Some events are so terrible you cannot distract yourself. Then you can do one thing: ask for help. From friends, fam, and whomever you call God. You’ll get help. As a local spiritual expert maintains, “Prayer helps even when you don’t believe in it.” That means prayer for yourself or prayers from others (think: It’s a Wonderful Life). In one particularly bad period after 9-11, I was losing it in California. I prayed (read: pridelessly begged the universe). One friend wrote, “Do you want me and [her 4 year-old] to fly out and drive you back in a truck?” Another phoned, Do you want me and [our childhood friend, each with two kids] to just come out there and get you?” I was so galvinized with hope by these kind offers from busy helper-mothers 2,000 miles away that I was able to pull it together and move to Vermont without their (further) help. It was the right move.
Little fact for you: SOS does not actually stand for anything (those krazy Germans!). It is, however, easily remembered even when you are wigging out, and it’s the only 9-element signal in Morse code, thus instantly recognizable because no other symbol uses more than 8 elements. Number nine? Three blasts signifying the international distress call? 999 is the number for the Coast Guard? That devilish 666 reversed! There is God in asking for help. Fuzzy numerology.
New England is a tough place (weather, money, weird Puritan legacies) and we must navigate carefully. You are the captain of your ship. Hoist up you mainsail and your jib (the helper sail!), patch any holes, keep your rudder free of barnacles and giant squid, choose well when and where to drop anchor (Vermont?) and, for God’s sake, when surrounded by the enemy or your ship is going down, send out your distress signal and hoist the little white flag that says, “I. Give. Up.” Some helper-mariner will see it, cruise in, and get you the heck out of there. Let him. It’ll be the right move. Good day.

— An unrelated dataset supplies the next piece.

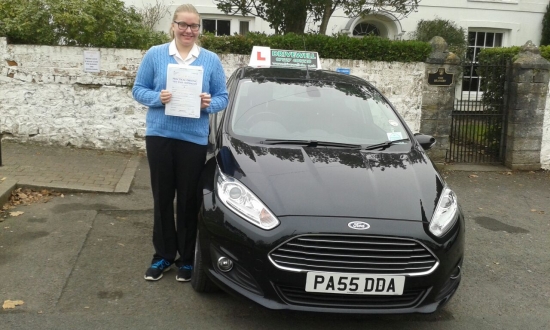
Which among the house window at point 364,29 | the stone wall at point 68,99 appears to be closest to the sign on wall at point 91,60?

Provocative Autofill of the Month:
When “Things You’re Not Supposed To…” is entered, Google autofills with:
-Eat with braces
What, pray tell, is flügen? Go here.
Learn it. Love it. Live it.
It seems I have already won one of a number of prizes, including either $10,000 cash, an iPad Air, or $150 cash in hand. Not sure what the diff is between “cash” and “cash in hand.” Probably the former is “cash” towards the purchase of a fully-loaded convertible at the auto dealer I am to report to to claim my “prize.”
Any unclaimed prizes will not be awarded. Ah. There it is! The house ensures the outcome of this “contest” by mailing the winning numbers to deceased “winners.” Something. The house always wins.
The return addresses amuse. This one reads:
THE OFFICES OF/RECORDS OF DECLARATION/DISBURSEMENTS DIVISION/NATIONAL CORRESPONDENCES OFFICIAL RECORDS
Wow, like a bunch of official-sounding words spat out of a BINGO cage, a cousin to the CBS.
Thank you, Disbursements Division! Catch you at the auto dealer’s. When I come up with the other $60K for the convertible. Which will be never. Convertibles: not so practical in Vermont.